FEDERICO: È interessante notare come l’album piaccia soprattutto all’estero. Da noi diciamo che il Prog era popolare negli anni Settanta, adesso non esiste una scena da noi, quindi all’estero è sicuramente più gettonata la proposta. Se lo mandiamo in giro comunque c’è un buon riscontro, quello sì. Abbiamo anche un sito, Bandcamp, dove i sostenitori possono acquistare l’album dando un prezzo a piacimento.
http://https://www.youtube.com/watch?v=raQqT05Pa2I
DAVIDE: Perché adesso penso si faccia l’errore di promuovere troppo la propria musica, senza una vera prospettiva. Siamo stati un po’ più bassi sul finanziare questa cosa, in maniera più graduale, più mirata, e di fatto ci sono persone che adesso ci commentano tutti i post. E…la maggior parte sono sudamericane! Piacciamo un sacco in Sudamerica, in Brasile soprattutto.
FEDERICO: Per il live secondo me le strade sono due. O ogni volta che c’è un cambio di parete compare un elemento in più che qualcuno porta, diciamo, sul palco, così tu guardi e capisci che sta progredendo tutto. O se no, ci vorrebbe una specie di video animato, che si può fare, ma diventa dispendioso. Mai dire mai. È una componente a cui sicuramente pensiamo. Poi adesso non potendo suonare l’abbiamo messa un po’ da parte.
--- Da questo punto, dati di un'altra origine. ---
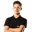 Chosii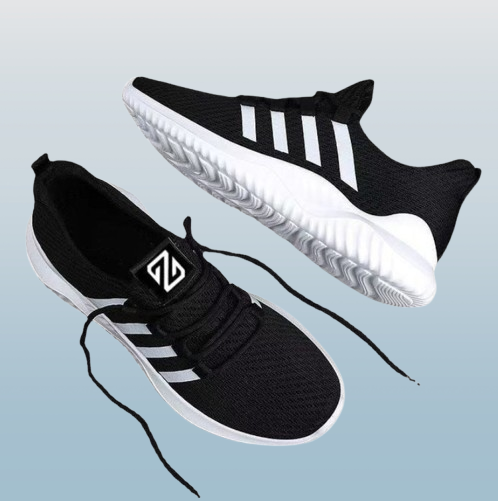 screenshot 2025 10 23 060026 removebg preview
DAVIDE: O trovi un gioco di luci. In realtà non ne abbiamo mai parlato troppo seriamente, se dovessimo pensare di farlo seriamente come abbiamo pensato diventerebbe molto dispendioso e anche faticoso.
Ultima domanda. Progetti per il futuro? C’è qualcosa in cantiere?
LUCIA: Siamo sicuramente a buon punto con il nuovo album, che sarà un altro concept. Quello sicuramente.
FEDERICO: Ufficialmente ci lavoriamo da un paio di mesi.
MATTIA: Rilasciamo l’esclusiva? Si tratterà di Macbeth!
Con quest’ultima succosa esclusiva, lasciamo i Frogg e attendiamo con trepidazione il nuovo album. Se potessero descriversi con un aggettivo questo sarebbe curiosi o anche coraggiosi, perché ci vogliono entrambe le qualità per sperimentare, imparare e raccontare l’arte in maniera assolutamente unica e innovativa.